Robert Mueller’s investigation is officially over.
But the damage he has caused is still playing out.
And now, Mueller could be in massive trouble because of one shocking revelation.
Special Counsel Robert Mueller is planning to retire back to public life.
But when he announced his departure from Washington, Mueller decided to take a moment to have one last shot at President Donald Trump.
Mueller had spent the past two years working to throw Trump in prison, investigating every aspect of his life in order to build a case that the President or his campaign had engaged in collusion with the Russian government in 2016 in order to steal the presidential election from Hillary Clinton.
He failed to connect Trump to anything and had to admit as such when he published his findings.
But that didn’t stop Mueller from throwing around the idea that Trump had engaged in obstruction of justice, giving Democrats one last line of attack to use against the President.
But now, new findings are emerging to show that Mueller’s work to investigate Trump and his associates may have crossed a major red line.
The Washington Times reports, “Robert Mueller says he was able to pinpoint security company executive Erik Prince’s precise location for several hours in January 2017 by matching his mobile phone signal to a cell site near Trump Tower in New York City.”
“The special counsel’s report discloses the use of this investigative technique, by which police determine a suspect’s location via a cellphone’s GPS signal.”
This is a major breach of trust and a huge stain on Mueller’s record as Special Counsel to the Russia Investigation.
What’s more, it actually strengthens Trump’s position against Mueller, as it now gives Trump the ability to point to an action that Mueller took which was completely uncalled for and unacceptable.
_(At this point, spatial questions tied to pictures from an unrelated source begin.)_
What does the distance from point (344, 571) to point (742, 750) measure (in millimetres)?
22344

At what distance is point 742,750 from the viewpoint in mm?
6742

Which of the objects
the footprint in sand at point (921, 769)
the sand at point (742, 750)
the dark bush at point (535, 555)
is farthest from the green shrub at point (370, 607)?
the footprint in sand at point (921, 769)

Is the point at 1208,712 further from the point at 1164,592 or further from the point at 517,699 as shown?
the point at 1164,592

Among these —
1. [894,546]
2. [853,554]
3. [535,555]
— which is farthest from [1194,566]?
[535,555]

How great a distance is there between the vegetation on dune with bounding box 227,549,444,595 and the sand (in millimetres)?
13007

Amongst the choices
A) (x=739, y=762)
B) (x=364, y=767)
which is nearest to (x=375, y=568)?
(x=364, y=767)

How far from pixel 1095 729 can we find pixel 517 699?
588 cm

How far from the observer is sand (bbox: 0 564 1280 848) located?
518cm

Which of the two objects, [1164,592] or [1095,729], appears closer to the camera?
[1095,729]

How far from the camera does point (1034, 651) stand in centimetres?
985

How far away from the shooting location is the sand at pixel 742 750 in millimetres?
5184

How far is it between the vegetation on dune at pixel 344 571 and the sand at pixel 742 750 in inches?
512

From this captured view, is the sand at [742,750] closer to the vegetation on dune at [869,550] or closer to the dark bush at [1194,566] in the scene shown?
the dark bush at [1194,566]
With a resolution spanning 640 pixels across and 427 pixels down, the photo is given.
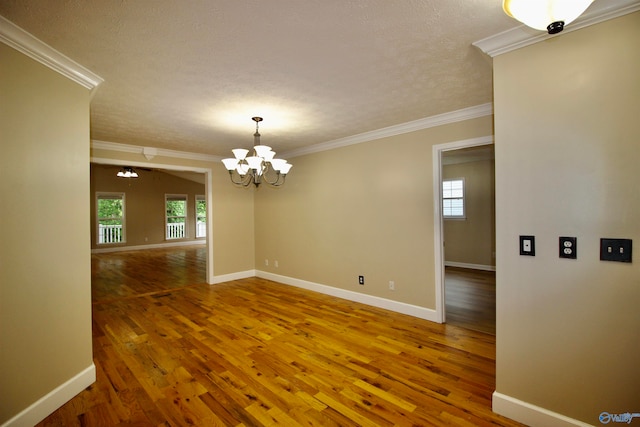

This brings all of Mueller’s attacks against Trump into question as well, only damaging the Democrats’ most recent attacks against the President.
“The Prince narrative is one instance in unredacted sections of the report in which Mr. Mueller’s team explicitly discloses cellphone tracking. It raises the question of whether the FBI applied the process to other investigative subjects — a phone’s GPS signal can disclose its exact location within a few feet. One of the first requests the FBI makes when confronting subjects is to ask for their electronic devices,” adds the Washington Times.
“The FBI also relied on cellphone data to verify the location in London of Trump volunteer George Papadopoulos, one of the investigation’s key principals. It centered on the pivotal relationship between Papadopoulos, who wanted to set up a Trump-Kremlin meeting, and Joseph Mifsud, a mysterious London-based professor from Malta,” adds the Washington Times.
The FBI’s “Spygate” scandal just grew in size and scope.
It was already known that they attempted to rig the election to help Hillary defeat Trump.
And now it’s clear that was just the tip of the iceberg.
We will keep you up to date with any new developments in this ongoing story.